Passage START
A Big Data Processing Technique

Mehmet Vergili
Sep 5, 2018 · 6 min read

The ability to process large volumes of data in a short period of time is a big plus in today’s data. If we have to process our data in a short time and it is not possible to process this data in this time interval with a single processing, the data is a big data. This is my favorite big data description in many definitions.

Big data can be scaled vertically with a single machine that has high CPU memory, or it can be scaled horizontally with a system that has multiple machine power.

In this tutorial we will offer a framework to process relatively big volume of data in short time with a horizontally scaled hadoop cluster, hive and sqoop which are packaged in Cloudera CDH [1][2].

The data what we use for this example is 10M rows x 30 columns (~4.1 GB) delimited text data that we created with a simple python script which you can find at the reference [5] and the hadoop cluster has 2 nodes that each one has 4 CPU 32 GIB memory and SSD storage AWS instances.

Step 1

To start process first we need to move delimited text data under hadoop distributed file system (HDFS). To to that;

sudo su hdfs
hdfs dfs -mkdir /data
hdfs dfs -put mydata.csv /data/mydata.csv

The file that you copied to HDFS can be seen on http://your_hadoop_host:50070/explorer.html#/data

The next step will be moving the data into hive. A simple hive query will move the delimited text data from HDFS to HIVE table with the SERDE library. Hive will process data on Hadoop cluster via MapReduce Jobs. After hive table is created we will convert it to PARQUET format since processing parquet files is faster.

CREATE EXTERNAL TABLE mydata_tmp (
column1 STRING,
column2 STRING,
column3 STRING,
.
Passage END
Source material START
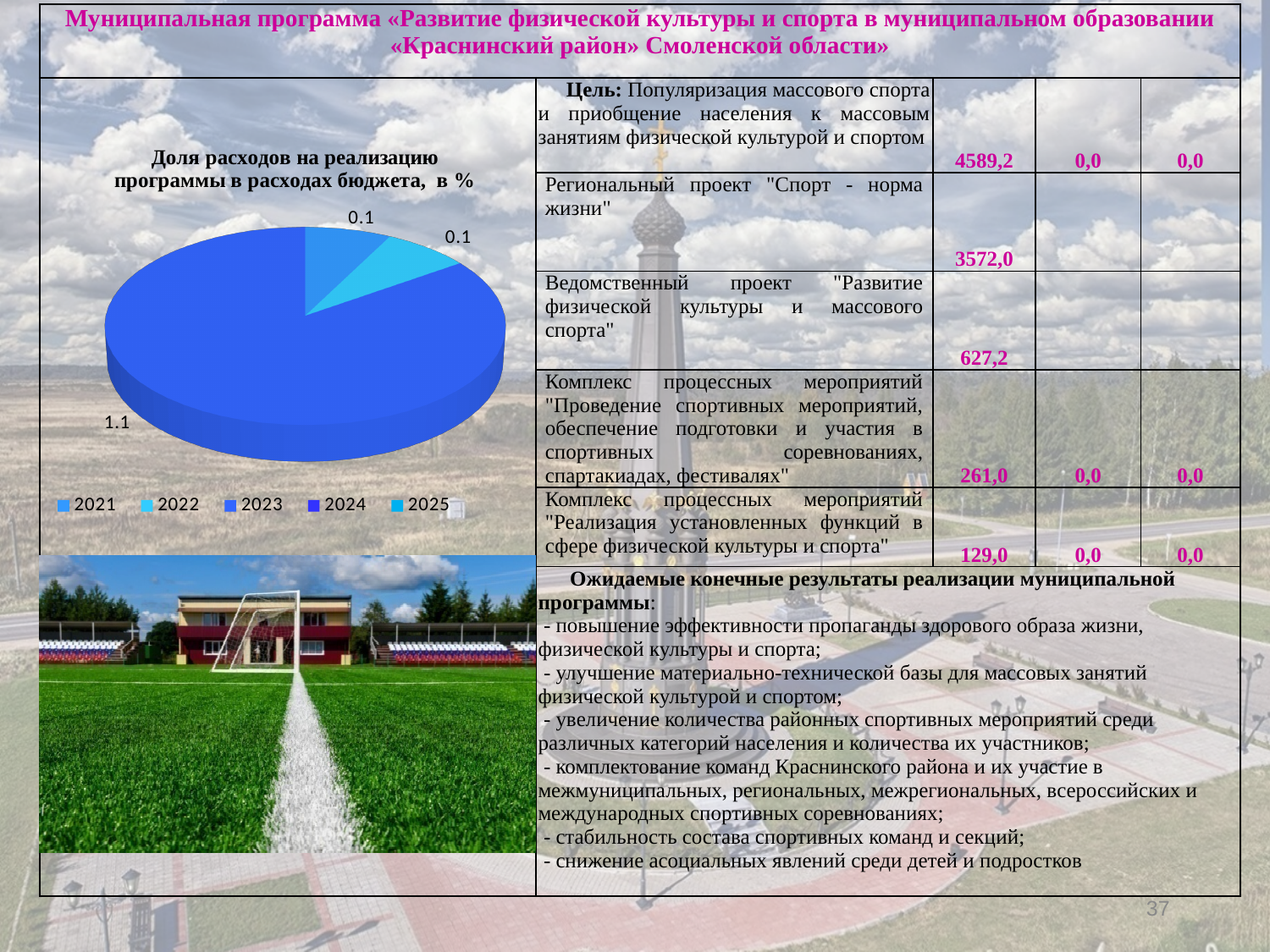
What is the smallest value labelled on the pie chart? 0.1 Is the largest slice of the pie chart larger or smaller than the two small slices combined? larger What is the difference between the largest labelled value (1.1) and a smallest labelled value (0.1) on the pie chart? 1.0 How many entries does the legend of the pie chart list? 5 How many data labels are shown on the pie chart? 3 What is the title of the pie chart? Доля расходов на реализацию программы в расходах бюджета, в % What is the largest value labelled on the pie chart? 1.1 What kind of chart is shown on the slide? pie chart Which years are listed in the legend of the pie chart? 2021, 2022, 2023, 2024, 2025 Is the largest labelled value on the pie chart greater or less than 1? greater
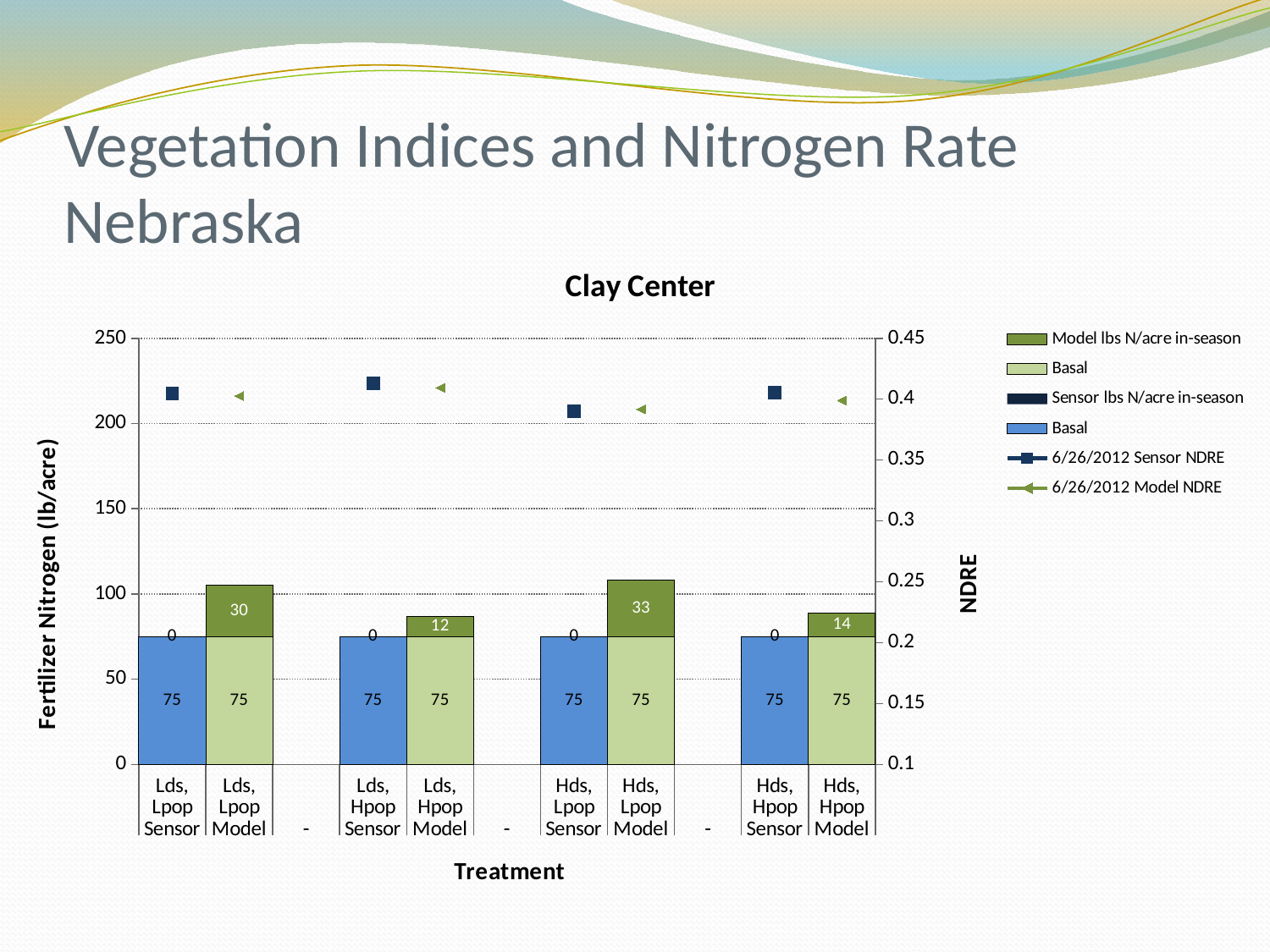
In the Clay Center chart, is the Model in-season value for Hds, Hpop Model larger or smaller than that for Lds, Lpop Model? smaller In the Clay Center chart, what is the Model lbs N/acre in-season value for the Lds, Hpop Model treatment? 12 In the Clay Center chart, what is the total fertilizer nitrogen for the Hds, Lpop Model bar (Basal plus Model in-season)? 108 In the Clay Center chart, which treatment has the lowest Model lbs N/acre in-season value? Lds, Hpop Model In the Clay Center chart, what is the difference between the Model in-season values for Lds, Lpop Model and Lds, Hpop Model? 18 What is the title of the chart on the slide? Clay Center In the Clay Center chart, what is the total fertilizer nitrogen for the Lds, Lpop Model bar (Basal plus Model in-season)? 105 How many series does the legend of the Clay Center chart list? 6 In the Clay Center chart, what is the Model lbs N/acre in-season value for the Hds, Lpop Model treatment? 33 In the Clay Center chart, is the 6/26/2012 Sensor NDRE value for the Hds, Lpop Sensor treatment greater or less than 0.4? less In the Clay Center chart, which treatment has the highest Model lbs N/acre in-season value? Hds, Lpop Model In the Clay Center chart, what is the Basal value for the Lds, Hpop Sensor treatment? 75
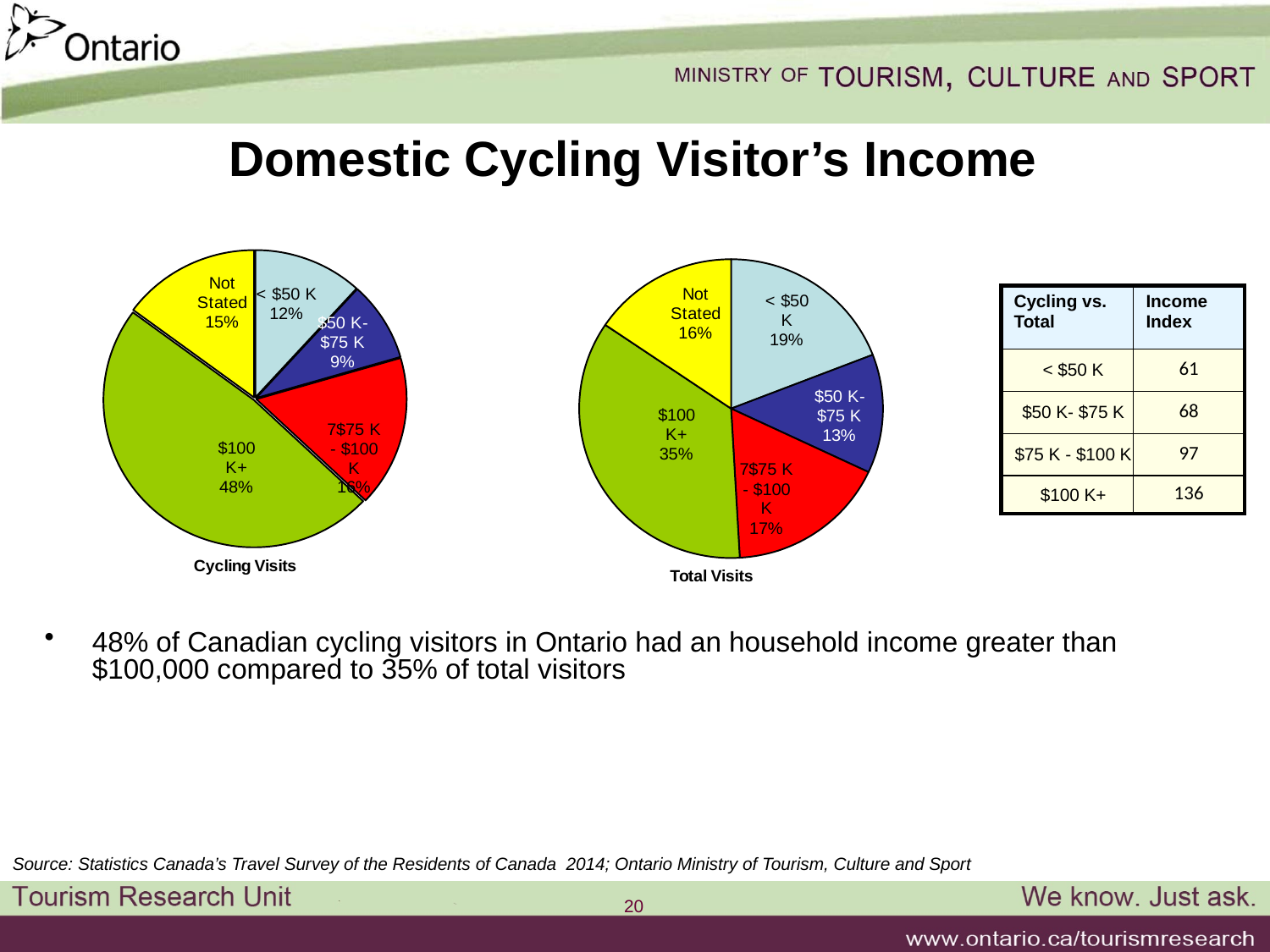
In the Cycling Visits pie chart, what share of visitors had a household income of $100 K+? 48% In the Total Visits pie chart, what percentage is shown for the Not Stated slice? 16% In the Cycling Visits pie chart, which income category has the largest slice? $100 K+ In the Total Visits pie chart, what percentage is shown for the $50 K- $75 K slice? 13% In the Total Visits pie chart, what share of visitors had a household income of $100 K+? 35% In the Cycling Visits pie chart, what percentage is shown for the < $50 K slice? 12% What type of chart is used for Cycling Visits? Pie chart In the Total Visits pie chart, which income category has the smallest slice? $50 K- $75 K Which chart shows a larger share for < $50 K, Cycling Visits or Total Visits? Total Visits What is the difference between the $100 K+ share in the Cycling Visits chart and the $100 K+ share in the Total Visits chart? 13% How many slices does the Total Visits pie chart have? 5 In the Cycling Visits pie chart, which income category has the smallest slice? $50 K- $75 K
Source material END
■ **Requirement A**:
Answer these questions about the Hadoop and Hive tutorial:
(i) How many rows and columns does the example data have, and about how large is it?
(ii) How many nodes make up the Hadoop cluster, and what does each node have?
(iii) According to the tutorial, why is the Hive table converted to PARQUET format?
■ **Requirement B**: Pick up the Hadoop and Hive tutorial from the point where it stops, and carry it on.

■ **Reply A**:
(i) 10M rows and 30 columns, about 4.1 GB.
(ii) Two nodes, each an AWS instance with 4 CPUs, 32 GiB of memory and SSD storage.
(iii) Parquet files are faster to process.

■ **Reply B**:
.
.
column30 STRING
)
ROW FORMAT SERDE 'org.apache.hadoop.hive.serde2.OpenCSVSerde'
STORED AS TEXTFILE
LOCATION 'hdfs_path'
TBLPROPERTIES('skip.header.line.count'='1')
CREATE TABLE mydata STORED AS PARQUET
AS
SELECT *
FROM mydata_tmp;

DROP TABLE mydata_tmp;

mydata_tmp temprorary hive table in text format. It will be dropped at the end of the query.
mydata is the actual table name in PARQUET format.
hdfs_path is your data location in HDFS which is “/data/mydata.csv” for this example

Step 2

Now mydata is exist on a hive table. We can use all advantage of hive to process this high volume of data.

Let say we want to apply a cleaning function which is written in python to the each row of the mydata and create new clean table. To do this we preferred to use hive UDF (User Defined Function). UDFs provide a way of extending the functionality of Hive with a function (written in python, java etc) that can be evaluated in Hive Query statements.

So below we call the UDF (my_udf_function.py) in the hive query to apply to the each row of the mydata table.

CREATE TABLE clean_mydata STORED AS PARQUET AS
SELECT TRANSFORM (
column1, column2, column3, ...... column30
)
USING 'python /your_udfs_path/my_udf_function.py'
AS (
column1, column2, column3, ........columnN
)
FROM mydata

clean_mydata is your new clean table
mydata is the source table which we created from the delimited text
my_udf_function.py is the UDF function

# my_udf_function.py

import sys
sys.path.append('/your_udfs_path')
# Read the hive columns
for line in sys.stdin:
line = line.split('\t')

column1 = line[0].strip()
column2 = line[1].strip()
column3 = line[3].strip()
.
.
.
column30 = line[29].strip()

# do cleaning, normalization validation etc. and create your output columns in a tab delimited print. Number of columns can be more or less

out_columns = [
new_column1,
new_column2,
new_column3,
.
.
.
new_columnN
]
print '\t'.join(str(v) for v in out_columns)

you can collect your exceptions/erros with sys.stderr at any point of python script.

sys.stderr.write("something happen: {}\n".format(error))

To see output of stderr we need to track map-reduce jobs on hadoop cluster. The jobs history can be seen on: http://your_hadoop_host:19888. On the other hand when you run the hive query hadoop will create a temporary url on your screen to track the running map-reduce tasks.

In this tutorial we used python to write UDF functions. You can use java or C to write your UDFs. Using different languages is one of the advantage of UDFs. Language selection can be important for the performance if the function has complex calculation etc.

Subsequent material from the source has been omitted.